-- Start AVAILABLE RECORDS --

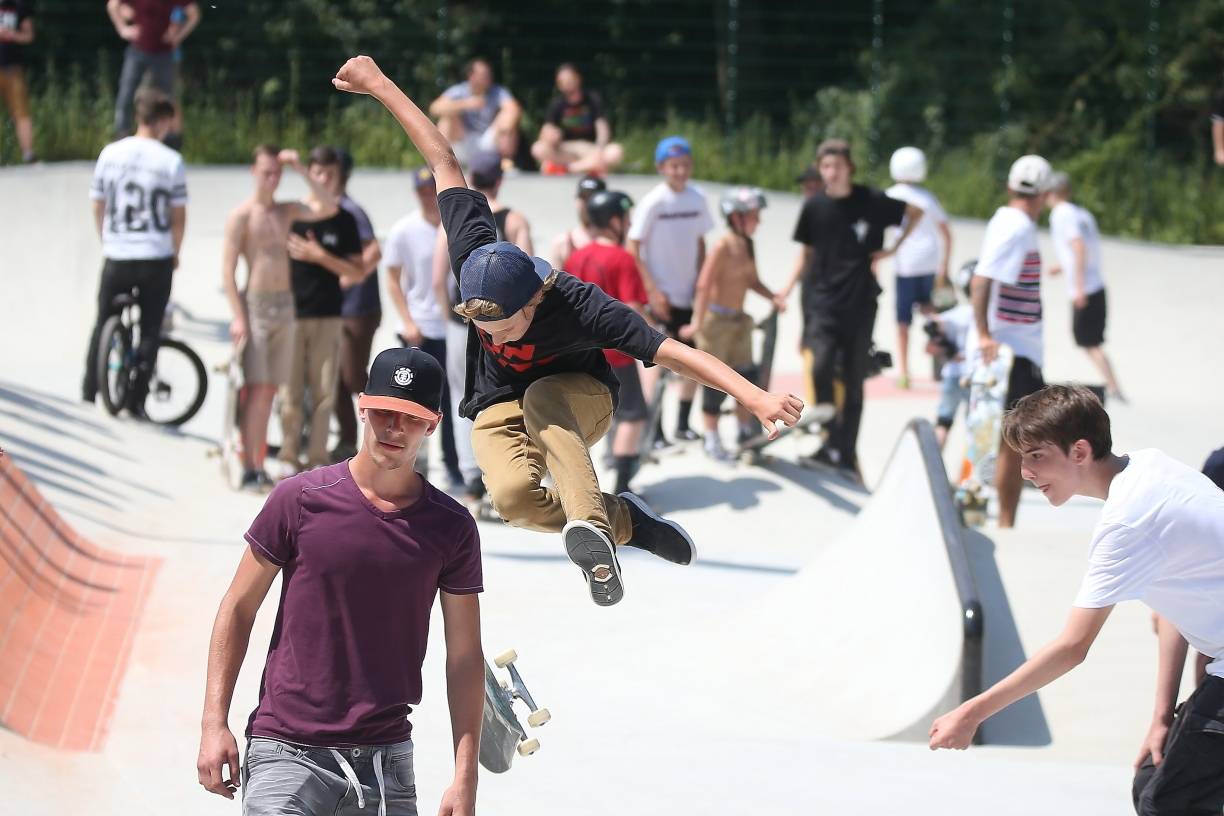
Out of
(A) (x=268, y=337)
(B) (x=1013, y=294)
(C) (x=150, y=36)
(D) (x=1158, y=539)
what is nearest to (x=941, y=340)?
(B) (x=1013, y=294)

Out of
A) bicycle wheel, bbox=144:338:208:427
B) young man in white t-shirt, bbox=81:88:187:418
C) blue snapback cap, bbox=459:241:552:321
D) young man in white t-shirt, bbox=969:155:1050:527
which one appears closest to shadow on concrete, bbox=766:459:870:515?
young man in white t-shirt, bbox=969:155:1050:527

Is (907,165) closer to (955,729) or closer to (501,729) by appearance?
(501,729)

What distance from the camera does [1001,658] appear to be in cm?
654

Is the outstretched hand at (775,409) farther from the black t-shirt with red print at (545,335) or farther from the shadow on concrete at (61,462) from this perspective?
the shadow on concrete at (61,462)

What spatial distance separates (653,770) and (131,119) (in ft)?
34.2

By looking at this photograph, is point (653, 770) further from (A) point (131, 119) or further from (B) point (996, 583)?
(A) point (131, 119)

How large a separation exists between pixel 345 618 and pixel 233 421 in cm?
589

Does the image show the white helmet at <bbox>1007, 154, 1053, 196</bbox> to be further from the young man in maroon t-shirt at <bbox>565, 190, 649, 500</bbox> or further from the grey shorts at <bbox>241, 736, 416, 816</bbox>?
the grey shorts at <bbox>241, 736, 416, 816</bbox>

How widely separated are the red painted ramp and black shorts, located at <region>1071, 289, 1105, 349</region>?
24.4ft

-- End AVAILABLE RECORDS --

[TASK PROMPT]
Please revise all of the data above by replacing "Out of" with "From among" and changing nothing else. Leave the pictures out of your answer.

[WRITTEN SOLUTION]
From among
(A) (x=268, y=337)
(B) (x=1013, y=294)
(C) (x=150, y=36)
(D) (x=1158, y=539)
what is nearest to (x=941, y=340)?
(B) (x=1013, y=294)

From among
A) bicycle wheel, bbox=144:338:208:427
B) young man in white t-shirt, bbox=81:88:187:418
C) blue snapback cap, bbox=459:241:552:321
D) young man in white t-shirt, bbox=969:155:1050:527
which one appears closest to shadow on concrete, bbox=766:459:870:515?
young man in white t-shirt, bbox=969:155:1050:527

Is (907,165) closer to (955,729) or closer to (501,729) by appearance?
(501,729)

What distance from the camera does [1001,658] appear to be in cm?
654

Is the outstretched hand at (775,409) farther from the black t-shirt with red print at (545,335) or farther from the shadow on concrete at (61,462) from this perspective?
the shadow on concrete at (61,462)

What spatial distance separates (653,770) and (131,119) (in ft)?
34.2

By looking at this photograph, is point (653, 770) further from (A) point (131, 119) or further from (B) point (996, 583)?
(A) point (131, 119)

How large a separation exists between pixel 345 618 and pixel 233 421 in cm?
589

Does the image show the white helmet at <bbox>1007, 154, 1053, 196</bbox> to be further from the young man in maroon t-shirt at <bbox>565, 190, 649, 500</bbox> or further from the grey shorts at <bbox>241, 736, 416, 816</bbox>?
the grey shorts at <bbox>241, 736, 416, 816</bbox>

How widely separated are the red painted ramp and black shorts, located at <region>1071, 289, 1105, 349</region>?
24.4ft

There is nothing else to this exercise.